NM:   In your efforts to drive quality and maximize potential in the wines, it sounds like you're really pushing the envelope with the choices you've made in both the vineyard and the cellar.  What are some of the specific ways in which you've done so?

"To make the decision to go for high quality and low tonnage here takes a real leap of faith, because what happens if you produce low tonnage and people are still only willing to pay you half of what they pay for Napa fruit?"

KK:  Well, to be honest, I really bet the ranch!  When I replanted the vineyard, I hired the winegrowing team of Daniel Roberts and Alfred Kass.  Daniel is a Ph.D. in plant science and worked for Kendall Jackson, overseeing all of their replantings until he went off on his own as a consultant.  Alfred, who's from Australia, is also a Ph.D., but in soil science.  And together these guys asked me what I wanted to do: to grow the absolute highest quality but with low tonnage per acre, or to yield higher tonnage with not the best quality.  My answer was obvious.  Now, when I say I bet the ranch, I meant that I was betting against the odds — in Alexander Valley, the highest average price per ton is only about half of what it is for Napa.  So, to make the decision to go for high quality and low tonnage here takes a real leap of faith, because what happens if you produce low tonnage and people are still only willing to pay you half of what they pay for Napa fruit?  On top of that, in order to get high quality in this particular vineyard, we had to plant at a very high vine density because of the magnesium that devigorates the vine.  Each vine is small and produces a small amount of fruit and therefore, in order to get any kind of commercially viable yield at all, you have to plant at a very high vine density.  And that's very expensive, because you have more plants per acre that require more structure in terms of irrigation equipment and trellising, and more labor in terms of tractor passes and hand harvesting.  So, compared to my neighbors, I have a vineyard that's very expensive to plant and install, and yields low tonnage.  The leap of faith is that we'll get paid in proportion to all that.  And we're still waiting for that to happen!  It's scary as hell!  I have lost a lot of sleep, because I've put so much money into it, and it's a big gamble.  At the moment, I (meaning Blue Rock) am the only buyer of the grapes from this vineyard who's willing to pay what they're worth.

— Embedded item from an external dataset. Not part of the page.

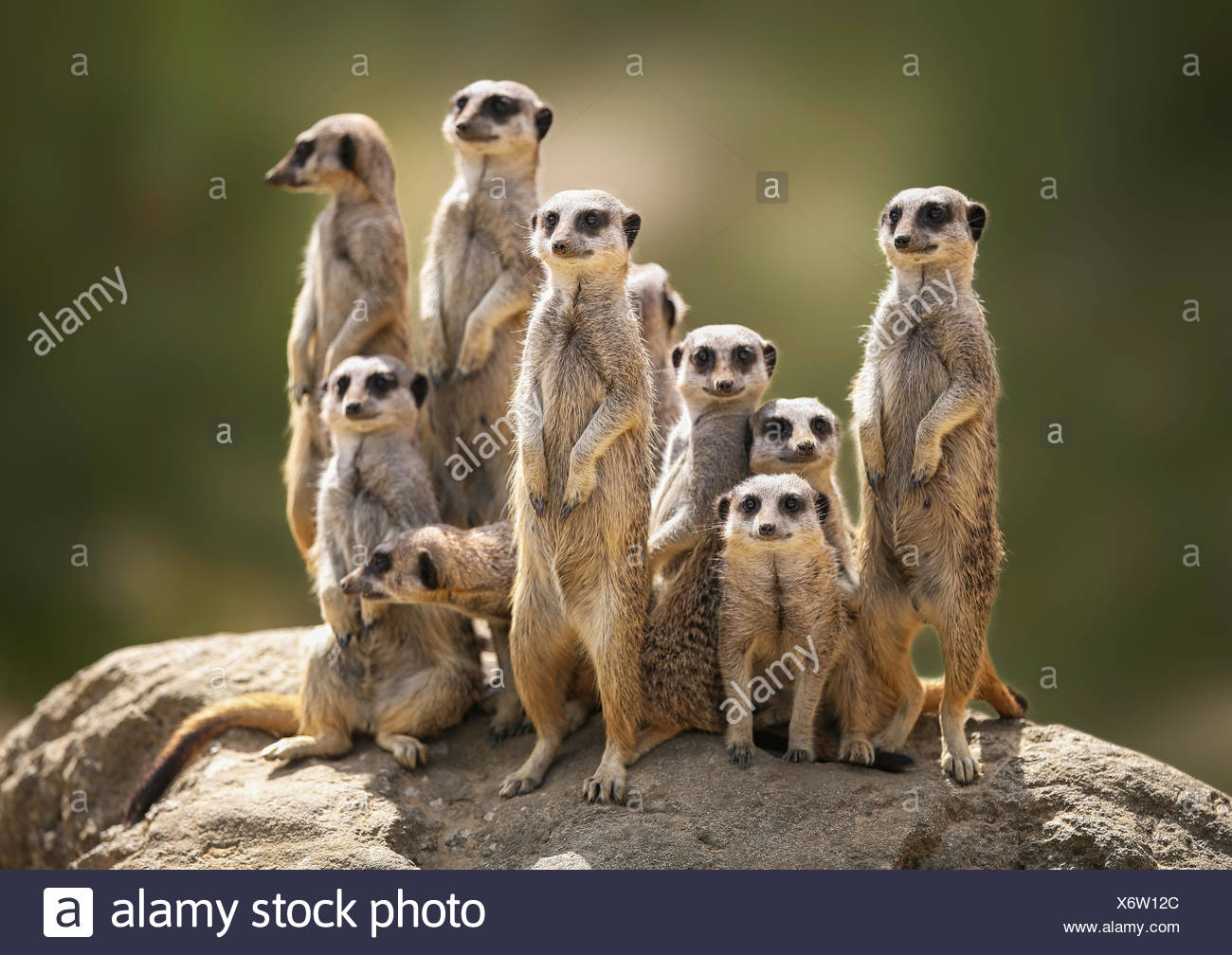 Meerkat family on lookout - Stock Image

In the vineyard, we have all of our own crews and do all of our own tractor work and hand labor.  Most vineyards have custom farmers who come in with a hundred people who will do one operation, like leaf-pulling, and then do another operation with a whole different set of workers.  But you don't build a vine-by-vine relationship like that.  Yet it's important to do so, because the soils are very different; you can walk ten feet and the one vine will look very different than the last one.  When you have a hundred guys come in, then everything is done the same way.  Whereas when you have your own crew doing everything in the vineyard, they're walking the same row every day and so they know to treat one vine differently from another.  You want each vine to have balance.  So, I think that our focus is more on the vineyard than on the actual winemaking in terms of how we're making improvements every year.

Baby BlueBut answering your question as to what we did that was really pushing the envelope, there was planting at high density, knowing we were going to get low tonnage.  In addition to that, we planted clones that were very high risk, those that were not from certified virus-free vines.  I decided on that because I wanted to get budwood from phenomenal vineyards and was willing to do so even with the risk that it could be diseased.  For example, our Cabernet Franc budwood comes from [Bordeaux's Château] Cheval Blanc.  I got it through a tip from Daniel Roberts who had worked with Rex Geitner, the vineyard manager for Spring Mountain Vineyards who had, prior to that, spent some time working at Cheval Blanc.  So, my Cabernet Franc is the Geitner clone from the very budwood he brought back with him from their best vines.  The risk that I took with that is that it wasn't virus-tested.  If it actually does have any virus, it's not necessarily the end of the vines, but it would really cut back on their productivity and quality.  But so far, so good.  And I'm very excited because [that Cabernet Franc] really is special!  So those are all risks that I've been willing to take because I'm really pursuing the best that I can out here.  And some of those risks don't pay off; there were some parts of the vineyard that I had to replant because they did end up being virus-ridden.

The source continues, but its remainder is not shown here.